**Requirement 1:**
Answer these questions about the text on the generic table API, giving each answer on its own line.
(a) What is the generic table API part of?
(b) Which two services does the text give as examples of common required services?
(c) In which folder is dumpbin.exe located?
**Requirement 2:**
Swap "toolkit" for "collection" in the text on the generic table API, and give the part between "src : Revering" and "data management .", inclusive, with that change.

**Provided text:**
'''

Skip to content
September 23, 2012 / eddierusty8

Chapter 5 Beyond Documentation The Generic Table API in NTDLL.DLL

src : Revering Secrets of Reverse Engineering
The generic table API is part of the Windows Native API . It’s basically a run-time library function typically not used for communication with the OS , but simply as a toolkit containing common required services such as string manipulation and data management .

Dump NTDLL.DLL using dumpbin.exe :

dumpbin.exe located in \VC\bin ( I have VC++ 2010 Express Edition)

'''

**Dataset entries:**

'''

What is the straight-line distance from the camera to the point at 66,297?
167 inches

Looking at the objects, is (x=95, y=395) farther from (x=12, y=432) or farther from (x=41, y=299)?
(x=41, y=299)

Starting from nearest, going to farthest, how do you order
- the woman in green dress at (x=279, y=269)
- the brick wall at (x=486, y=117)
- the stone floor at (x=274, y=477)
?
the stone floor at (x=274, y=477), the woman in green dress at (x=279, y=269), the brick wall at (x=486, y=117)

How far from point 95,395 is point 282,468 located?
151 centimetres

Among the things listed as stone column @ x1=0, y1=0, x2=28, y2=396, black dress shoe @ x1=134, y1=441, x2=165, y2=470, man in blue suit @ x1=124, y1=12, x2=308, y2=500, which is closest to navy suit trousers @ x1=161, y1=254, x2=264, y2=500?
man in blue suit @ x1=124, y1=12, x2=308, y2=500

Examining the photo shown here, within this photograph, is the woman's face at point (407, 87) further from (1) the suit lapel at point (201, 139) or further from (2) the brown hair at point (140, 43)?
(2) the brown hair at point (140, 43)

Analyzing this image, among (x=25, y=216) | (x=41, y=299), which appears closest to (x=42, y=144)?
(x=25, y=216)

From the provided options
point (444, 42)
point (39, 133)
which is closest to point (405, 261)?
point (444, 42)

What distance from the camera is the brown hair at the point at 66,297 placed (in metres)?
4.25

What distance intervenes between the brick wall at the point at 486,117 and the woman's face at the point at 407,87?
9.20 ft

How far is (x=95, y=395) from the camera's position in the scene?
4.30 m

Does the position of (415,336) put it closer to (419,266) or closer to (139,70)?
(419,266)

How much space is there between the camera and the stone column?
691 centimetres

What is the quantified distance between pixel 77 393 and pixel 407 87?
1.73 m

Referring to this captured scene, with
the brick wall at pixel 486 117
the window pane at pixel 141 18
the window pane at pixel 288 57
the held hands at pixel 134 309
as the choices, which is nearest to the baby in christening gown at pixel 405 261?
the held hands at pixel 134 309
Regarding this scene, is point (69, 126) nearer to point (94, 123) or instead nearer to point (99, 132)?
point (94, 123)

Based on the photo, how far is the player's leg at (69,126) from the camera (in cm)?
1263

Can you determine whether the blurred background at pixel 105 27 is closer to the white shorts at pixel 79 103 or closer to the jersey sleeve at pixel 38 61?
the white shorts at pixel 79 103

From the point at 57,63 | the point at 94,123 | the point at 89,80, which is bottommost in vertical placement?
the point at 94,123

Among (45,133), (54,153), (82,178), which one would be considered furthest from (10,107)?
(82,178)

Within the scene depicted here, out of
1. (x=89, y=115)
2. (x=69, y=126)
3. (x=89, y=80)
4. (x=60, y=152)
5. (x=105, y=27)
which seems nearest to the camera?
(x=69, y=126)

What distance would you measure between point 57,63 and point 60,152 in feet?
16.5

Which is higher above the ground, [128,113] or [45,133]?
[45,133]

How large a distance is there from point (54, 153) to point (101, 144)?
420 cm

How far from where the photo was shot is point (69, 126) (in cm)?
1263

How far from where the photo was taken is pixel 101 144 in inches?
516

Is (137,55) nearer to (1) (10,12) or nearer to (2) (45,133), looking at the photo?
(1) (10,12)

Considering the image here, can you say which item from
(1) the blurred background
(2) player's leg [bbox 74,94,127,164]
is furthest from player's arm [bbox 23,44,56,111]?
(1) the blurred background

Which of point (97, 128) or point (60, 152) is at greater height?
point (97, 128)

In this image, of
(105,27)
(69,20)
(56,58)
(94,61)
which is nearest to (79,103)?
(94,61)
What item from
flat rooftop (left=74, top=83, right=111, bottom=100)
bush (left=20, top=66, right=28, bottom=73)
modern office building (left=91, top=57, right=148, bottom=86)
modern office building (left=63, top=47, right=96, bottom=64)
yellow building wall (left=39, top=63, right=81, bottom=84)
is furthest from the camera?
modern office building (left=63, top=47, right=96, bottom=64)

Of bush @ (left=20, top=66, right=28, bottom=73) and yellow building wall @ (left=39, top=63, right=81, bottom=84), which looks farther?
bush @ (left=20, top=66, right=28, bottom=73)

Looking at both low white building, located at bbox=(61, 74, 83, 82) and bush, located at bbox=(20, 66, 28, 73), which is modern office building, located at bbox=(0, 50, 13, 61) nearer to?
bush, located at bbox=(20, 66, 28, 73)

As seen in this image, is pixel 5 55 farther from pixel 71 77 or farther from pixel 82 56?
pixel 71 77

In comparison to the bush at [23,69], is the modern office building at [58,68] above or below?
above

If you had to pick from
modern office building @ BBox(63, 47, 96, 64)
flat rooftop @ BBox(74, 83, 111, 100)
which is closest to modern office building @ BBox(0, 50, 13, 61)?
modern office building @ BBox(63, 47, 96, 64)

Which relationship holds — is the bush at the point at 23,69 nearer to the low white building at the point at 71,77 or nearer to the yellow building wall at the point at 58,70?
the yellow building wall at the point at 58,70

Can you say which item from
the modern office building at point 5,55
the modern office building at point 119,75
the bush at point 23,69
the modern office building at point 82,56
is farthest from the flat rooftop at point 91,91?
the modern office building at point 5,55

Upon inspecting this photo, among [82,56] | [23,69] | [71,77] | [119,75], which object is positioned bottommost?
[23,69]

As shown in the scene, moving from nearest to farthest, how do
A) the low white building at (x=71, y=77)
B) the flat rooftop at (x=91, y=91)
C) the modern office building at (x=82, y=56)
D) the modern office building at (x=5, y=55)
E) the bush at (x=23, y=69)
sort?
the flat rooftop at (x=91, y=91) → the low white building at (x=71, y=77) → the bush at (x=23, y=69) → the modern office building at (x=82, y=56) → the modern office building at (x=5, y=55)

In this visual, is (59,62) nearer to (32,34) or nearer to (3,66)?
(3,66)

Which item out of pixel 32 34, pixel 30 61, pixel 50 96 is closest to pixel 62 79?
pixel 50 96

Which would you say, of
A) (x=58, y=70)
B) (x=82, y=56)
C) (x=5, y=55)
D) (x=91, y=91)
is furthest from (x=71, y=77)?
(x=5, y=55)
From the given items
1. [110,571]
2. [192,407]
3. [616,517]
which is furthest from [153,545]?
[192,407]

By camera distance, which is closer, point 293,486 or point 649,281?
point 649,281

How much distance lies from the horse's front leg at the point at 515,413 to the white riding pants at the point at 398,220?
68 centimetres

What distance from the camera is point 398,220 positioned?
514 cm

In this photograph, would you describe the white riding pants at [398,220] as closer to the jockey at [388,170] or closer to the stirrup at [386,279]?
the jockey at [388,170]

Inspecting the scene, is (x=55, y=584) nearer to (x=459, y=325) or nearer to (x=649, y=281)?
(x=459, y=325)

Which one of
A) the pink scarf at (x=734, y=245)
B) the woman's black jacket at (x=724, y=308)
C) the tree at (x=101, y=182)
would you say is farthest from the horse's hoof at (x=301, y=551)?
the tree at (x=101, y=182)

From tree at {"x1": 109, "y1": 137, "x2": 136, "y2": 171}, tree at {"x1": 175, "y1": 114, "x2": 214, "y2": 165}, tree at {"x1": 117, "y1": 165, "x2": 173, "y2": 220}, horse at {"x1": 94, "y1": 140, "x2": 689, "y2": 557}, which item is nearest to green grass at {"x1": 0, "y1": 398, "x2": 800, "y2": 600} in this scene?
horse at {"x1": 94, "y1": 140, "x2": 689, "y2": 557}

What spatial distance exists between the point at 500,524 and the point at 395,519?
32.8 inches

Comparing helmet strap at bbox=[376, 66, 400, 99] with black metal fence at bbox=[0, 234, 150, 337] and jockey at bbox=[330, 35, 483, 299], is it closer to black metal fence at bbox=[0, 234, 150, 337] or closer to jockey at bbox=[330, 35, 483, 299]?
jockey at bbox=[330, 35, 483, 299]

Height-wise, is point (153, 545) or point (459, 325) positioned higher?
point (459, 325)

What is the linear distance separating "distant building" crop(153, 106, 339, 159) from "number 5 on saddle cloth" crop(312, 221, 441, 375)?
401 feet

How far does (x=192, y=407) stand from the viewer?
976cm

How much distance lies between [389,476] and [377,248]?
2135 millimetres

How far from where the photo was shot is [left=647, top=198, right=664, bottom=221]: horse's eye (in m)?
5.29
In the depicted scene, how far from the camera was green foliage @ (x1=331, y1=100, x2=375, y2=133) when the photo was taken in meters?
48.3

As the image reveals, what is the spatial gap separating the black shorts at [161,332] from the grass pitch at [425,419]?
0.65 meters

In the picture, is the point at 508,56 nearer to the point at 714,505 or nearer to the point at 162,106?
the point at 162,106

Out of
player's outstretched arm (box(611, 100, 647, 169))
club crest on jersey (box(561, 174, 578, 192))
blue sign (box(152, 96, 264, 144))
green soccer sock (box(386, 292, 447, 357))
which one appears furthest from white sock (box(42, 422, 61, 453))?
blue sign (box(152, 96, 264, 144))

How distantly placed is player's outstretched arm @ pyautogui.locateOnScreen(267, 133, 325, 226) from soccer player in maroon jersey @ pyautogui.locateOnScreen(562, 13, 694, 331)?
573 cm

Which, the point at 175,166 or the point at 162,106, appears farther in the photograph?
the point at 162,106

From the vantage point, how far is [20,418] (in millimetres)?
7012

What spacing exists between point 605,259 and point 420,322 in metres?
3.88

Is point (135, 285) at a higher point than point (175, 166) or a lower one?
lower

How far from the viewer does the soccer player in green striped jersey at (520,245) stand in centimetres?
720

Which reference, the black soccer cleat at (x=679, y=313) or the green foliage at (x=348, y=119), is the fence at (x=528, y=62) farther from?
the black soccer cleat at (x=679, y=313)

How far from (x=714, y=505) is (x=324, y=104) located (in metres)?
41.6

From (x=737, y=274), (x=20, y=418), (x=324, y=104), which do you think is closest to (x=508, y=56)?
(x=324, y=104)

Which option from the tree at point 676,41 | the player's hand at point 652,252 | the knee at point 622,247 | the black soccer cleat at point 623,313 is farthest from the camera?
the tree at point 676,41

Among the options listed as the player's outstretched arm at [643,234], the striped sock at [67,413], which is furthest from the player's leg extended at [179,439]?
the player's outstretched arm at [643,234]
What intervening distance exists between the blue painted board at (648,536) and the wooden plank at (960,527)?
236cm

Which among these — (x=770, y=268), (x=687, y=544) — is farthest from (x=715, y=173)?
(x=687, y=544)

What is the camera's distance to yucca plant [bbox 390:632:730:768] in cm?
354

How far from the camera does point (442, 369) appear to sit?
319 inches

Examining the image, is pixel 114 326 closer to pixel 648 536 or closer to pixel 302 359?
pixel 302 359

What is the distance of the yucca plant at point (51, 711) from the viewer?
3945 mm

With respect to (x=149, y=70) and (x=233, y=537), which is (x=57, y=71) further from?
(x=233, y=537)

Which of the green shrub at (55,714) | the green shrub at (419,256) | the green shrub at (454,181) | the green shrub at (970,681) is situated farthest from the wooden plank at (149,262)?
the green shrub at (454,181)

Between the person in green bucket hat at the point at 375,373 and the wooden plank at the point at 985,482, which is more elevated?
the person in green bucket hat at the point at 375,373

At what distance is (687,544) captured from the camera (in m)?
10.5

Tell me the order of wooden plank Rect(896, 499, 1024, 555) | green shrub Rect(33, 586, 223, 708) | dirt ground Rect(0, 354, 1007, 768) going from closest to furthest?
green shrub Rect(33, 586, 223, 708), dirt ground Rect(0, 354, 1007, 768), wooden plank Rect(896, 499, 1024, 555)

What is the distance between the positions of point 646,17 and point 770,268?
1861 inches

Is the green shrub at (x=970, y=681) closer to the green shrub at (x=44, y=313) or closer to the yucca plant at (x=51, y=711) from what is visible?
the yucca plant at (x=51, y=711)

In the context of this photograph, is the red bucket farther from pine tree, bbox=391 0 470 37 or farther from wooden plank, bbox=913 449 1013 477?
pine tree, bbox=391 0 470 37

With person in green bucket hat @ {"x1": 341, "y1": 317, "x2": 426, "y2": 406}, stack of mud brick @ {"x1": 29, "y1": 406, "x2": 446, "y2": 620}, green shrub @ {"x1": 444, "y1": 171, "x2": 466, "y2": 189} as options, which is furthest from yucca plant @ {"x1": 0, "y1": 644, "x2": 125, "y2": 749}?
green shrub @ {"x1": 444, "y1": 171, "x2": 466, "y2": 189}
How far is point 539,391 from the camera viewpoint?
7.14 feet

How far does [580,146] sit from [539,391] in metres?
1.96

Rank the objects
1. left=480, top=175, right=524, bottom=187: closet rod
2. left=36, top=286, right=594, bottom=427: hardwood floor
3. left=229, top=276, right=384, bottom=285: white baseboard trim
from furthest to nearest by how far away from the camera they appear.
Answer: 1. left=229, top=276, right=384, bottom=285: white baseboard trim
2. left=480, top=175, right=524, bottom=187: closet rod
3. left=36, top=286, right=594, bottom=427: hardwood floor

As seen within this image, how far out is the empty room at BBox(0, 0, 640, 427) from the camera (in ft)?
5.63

'''

**Reply 1:**
(a) The Windows Native API.
(b) String manipulation and data management.
(c) \VC\bin

**Reply 2:**
src : Revering Secrets of Reverse Engineering
The generic table API is part of the Windows Native API . It’s basically a run-time library function typically not used for communication with the OS , but simply as a collection containing common required services such as string manipulation and data management .